Lunes a las cuatro

Mi amor querido, mi dulce amor, sigo en cama. Acabo de tener un sueño maravilloso, uno de esos sueños diurnos donde las emociones físicas te dejan al despertarte toda la parte correspondiente al deseo… y el deseo que arrastras después, ya despierto, se parece tanto al placer del sueño. Estaba tumbado en una cama al lado de un hombre que no puedo identificar con seguridad, pero un hombre sumiso, soñador desde siempre y para siempre y silencioso. Le doy la espalda. Y tú vienes a tumbarte cuan larga eres pegada a mí, me besas los labios dulcemente, muy dulcemente y yo te acaricio bajo el vestido los senos, fluidos, tan vivos. Y tu mano pasa, muy despacio, por encima mío, busca al otro personaje y se aposenta en su sexo. Lo veo en tus ojos, que se turban lentamente, cada vez más. Y tu beso se hace más cálido, más húmedo, y tus ojos se abren más y más. La vida del otro pasa a ti y al poco rato es como si masturbaras a un muerto. Me despierto, ligeramente ebrio, incapaz de renunciar al placer.

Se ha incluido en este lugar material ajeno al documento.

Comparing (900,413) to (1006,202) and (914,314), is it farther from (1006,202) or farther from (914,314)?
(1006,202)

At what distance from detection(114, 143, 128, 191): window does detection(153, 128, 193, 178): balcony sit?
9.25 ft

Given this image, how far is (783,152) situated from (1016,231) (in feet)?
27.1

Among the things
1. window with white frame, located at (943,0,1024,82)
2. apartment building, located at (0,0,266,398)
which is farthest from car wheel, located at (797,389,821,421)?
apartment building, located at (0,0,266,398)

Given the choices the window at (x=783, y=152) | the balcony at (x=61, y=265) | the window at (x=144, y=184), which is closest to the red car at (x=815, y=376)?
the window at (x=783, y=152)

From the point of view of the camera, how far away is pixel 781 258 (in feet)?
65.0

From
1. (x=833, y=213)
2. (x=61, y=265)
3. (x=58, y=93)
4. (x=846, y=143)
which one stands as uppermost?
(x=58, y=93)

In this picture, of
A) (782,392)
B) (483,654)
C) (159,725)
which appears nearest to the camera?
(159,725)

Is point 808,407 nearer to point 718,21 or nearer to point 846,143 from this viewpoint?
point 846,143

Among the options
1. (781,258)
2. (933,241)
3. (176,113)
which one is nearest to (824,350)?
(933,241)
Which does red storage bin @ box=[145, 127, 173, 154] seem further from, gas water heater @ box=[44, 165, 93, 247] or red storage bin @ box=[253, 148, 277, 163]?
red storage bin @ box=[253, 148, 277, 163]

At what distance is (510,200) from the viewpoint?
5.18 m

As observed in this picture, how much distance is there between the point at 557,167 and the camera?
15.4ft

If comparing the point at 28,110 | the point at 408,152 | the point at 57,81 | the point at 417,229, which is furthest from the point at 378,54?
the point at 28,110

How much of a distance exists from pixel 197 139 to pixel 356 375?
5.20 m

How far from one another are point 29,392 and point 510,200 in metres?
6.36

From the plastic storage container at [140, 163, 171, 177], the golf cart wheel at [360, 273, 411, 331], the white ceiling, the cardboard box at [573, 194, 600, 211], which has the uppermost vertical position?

Confieso que el regreso a Arosa no me parece triste, que de hecho no es un regreso a Arosa sino un regreso a ti, por consiguiente a mi amor. Por consiguiente, sólo una cosa deseo: verte, tocarte, besarte, hablarte, admirarte, acariciarte, adorarte, mirarte, te amo, te amo sólo a ti, la más bella y en todas las mujeres sólo a ti te encuentro: toda la Mujer, todo mi amor tan grande, tan simple.

Estoy mejor. Esta mañana ha venido Philippon, dice que hay que ser prudente, pero que no tengo nada en el pecho. Me ha dado para la nariz, que me molestaba mucho, una pomada de cocaína que me ha calmado inmediatamente.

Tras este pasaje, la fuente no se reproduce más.